The American College of Obstetricians & Gynecologists claims that this unequal treatment by health insurance is "gender bias"; approved contraceptive devices have been on the market for 40 years, yet they still have not received justice in the insurance world. Gloria Feldt, president of the Planned Parenthood Federation, remarked that "Viagra, in all seriousness, means more sex—and more sex means more need for effective contraception."

A 1998 survey of about 1,000 adults conducted by the Kaiser Family Foundation revealed that 75% of Americans support legislation to include contraception in prescription drug coverage; the same survey found that support for Viagra was much less, at only 49%. Nonetheless, the Mercer report demonstrates that, at most, 39% of private insurance plans offer unrestricted choice of birth control methods.

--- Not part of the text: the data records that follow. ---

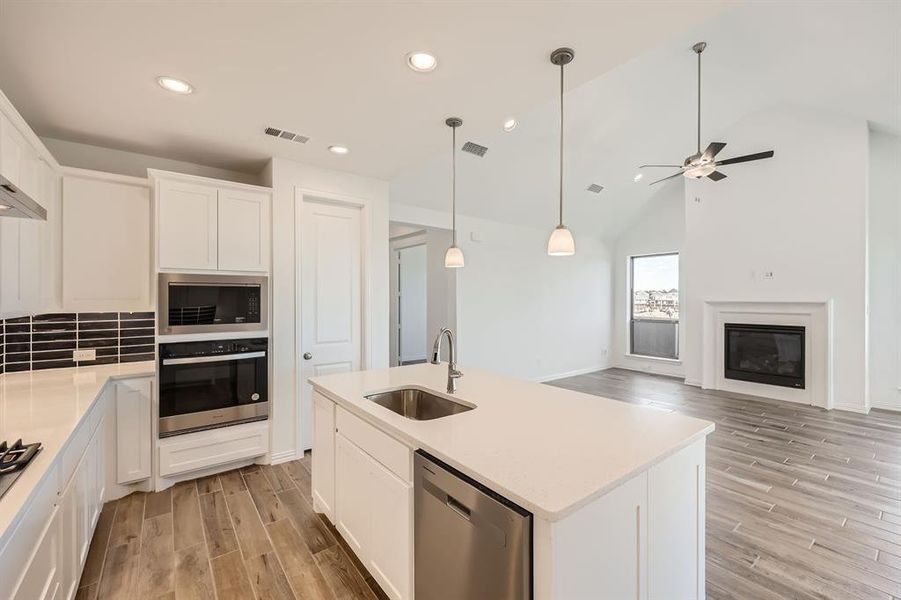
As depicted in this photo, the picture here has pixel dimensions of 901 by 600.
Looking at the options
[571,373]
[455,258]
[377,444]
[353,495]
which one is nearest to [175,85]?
[455,258]

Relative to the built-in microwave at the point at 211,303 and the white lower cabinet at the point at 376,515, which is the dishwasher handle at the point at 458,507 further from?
the built-in microwave at the point at 211,303

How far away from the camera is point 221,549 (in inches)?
86.0

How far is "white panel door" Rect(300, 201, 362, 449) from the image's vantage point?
3451 mm

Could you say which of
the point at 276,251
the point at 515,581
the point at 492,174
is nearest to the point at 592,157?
the point at 492,174

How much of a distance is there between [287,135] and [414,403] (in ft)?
7.09

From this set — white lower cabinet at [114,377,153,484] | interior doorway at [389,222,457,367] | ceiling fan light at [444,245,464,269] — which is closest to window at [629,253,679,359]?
interior doorway at [389,222,457,367]

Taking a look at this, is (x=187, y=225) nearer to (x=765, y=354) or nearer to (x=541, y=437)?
(x=541, y=437)

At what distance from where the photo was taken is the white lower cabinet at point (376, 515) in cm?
161

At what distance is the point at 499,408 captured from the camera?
76.3 inches

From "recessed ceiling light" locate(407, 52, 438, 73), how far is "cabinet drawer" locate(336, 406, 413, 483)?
1.82m

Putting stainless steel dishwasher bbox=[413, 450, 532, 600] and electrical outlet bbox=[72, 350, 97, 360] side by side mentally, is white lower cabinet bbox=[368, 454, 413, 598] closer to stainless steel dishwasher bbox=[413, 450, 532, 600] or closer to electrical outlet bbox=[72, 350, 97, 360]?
stainless steel dishwasher bbox=[413, 450, 532, 600]

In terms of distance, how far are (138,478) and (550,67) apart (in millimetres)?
3736

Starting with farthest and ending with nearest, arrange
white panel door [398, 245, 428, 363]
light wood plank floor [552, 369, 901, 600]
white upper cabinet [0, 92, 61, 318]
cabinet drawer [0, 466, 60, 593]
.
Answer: white panel door [398, 245, 428, 363], light wood plank floor [552, 369, 901, 600], white upper cabinet [0, 92, 61, 318], cabinet drawer [0, 466, 60, 593]

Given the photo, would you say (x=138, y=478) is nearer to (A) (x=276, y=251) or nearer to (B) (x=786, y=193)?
(A) (x=276, y=251)
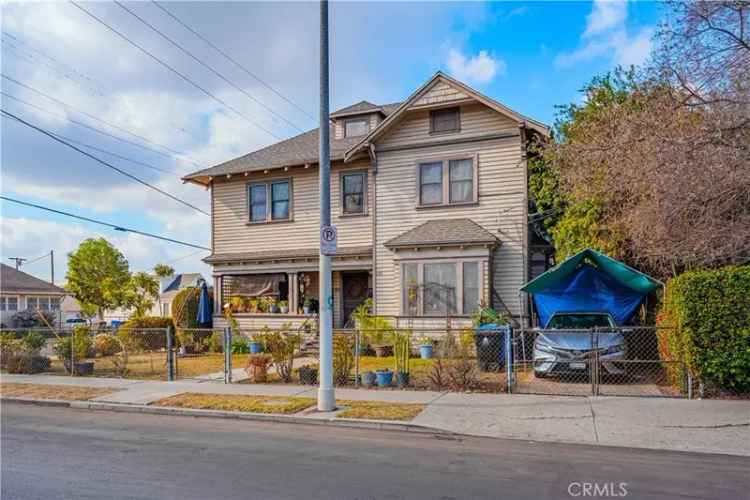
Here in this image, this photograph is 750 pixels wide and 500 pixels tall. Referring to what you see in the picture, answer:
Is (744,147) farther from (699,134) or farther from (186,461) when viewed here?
(186,461)

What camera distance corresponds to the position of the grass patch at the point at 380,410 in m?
8.98

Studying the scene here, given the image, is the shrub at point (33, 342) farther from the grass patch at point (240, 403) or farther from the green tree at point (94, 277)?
Result: the green tree at point (94, 277)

While the Mercer report found that oral contraceptives are covered by the majority of HMO plans, it also discovered that they are still included in only about one-third of indemnity plans. Most important, the Pill is not suitable for every woman. Minkin contended that "all women should be given options" and that women who cannot afford prescription birth control are forced to choose OTC methods, "which are not nearly as reliable."

Considering the overwhelming public support for contraceptive coverage revealed in the Kaiser survey, one might be led to believe that cost would be the only obstacle. However, Lisa Astor, the primary researcher and author of the Mercer report, maintains that the "average total cost of adding contraceptives to group benefits is approximately $21.40 per employee per year, or less than a 1% increase in total health-care costs." Furthermore, only 20% of this cost, or $4.28, would be paid by the employer, with the remaining $17.12 being covered by the employee (through a $1.42 monthly raise in premiums).

The Mercer report also alleges that denying access to contraceptives, which inevitably results in more pregnancies, can be quite costly to both the insurers and the employers. Minkin asserted that having a child is "a very expensive thing," and terminating a pregnancy is also a "costly event." Surprisingly, the report revealed that 66% of indemnity plans and 70% of HMOs offer abortion coverage, despite a cost that is considerably higher than that for contraceptives.

Considering that 48% of all pregnancies are unplanned, maternity costs to employers and insurers could be drastically reduced with increased access to contraceptives. "If a woman doesn't want to be pregnant, then it's a devastating cost," Minkin concluded. "Looking at it from a strictly dollars-and-cents point of view, [insurers are] not being very smart."